*Directions for this task*: Collect every line below that contains the word "What".

*Data block*:
********************
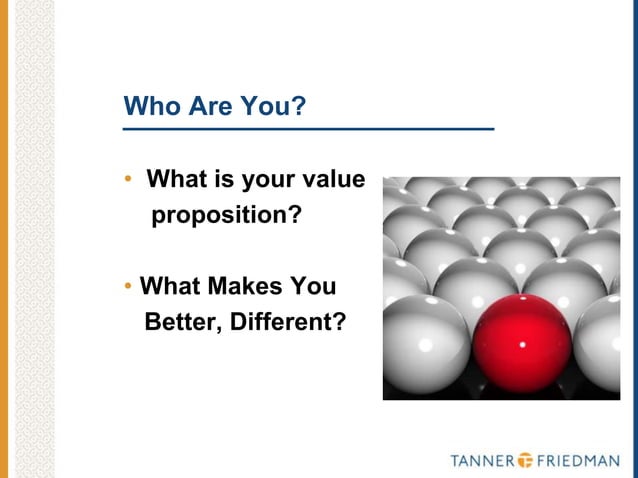 Who Are You?

• What is your value proposition?

• What Makes You Better, Different?

TANNER FRIEDMAN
********************
*Result below*:
• What is your value proposition?
• What Makes You Better, Different?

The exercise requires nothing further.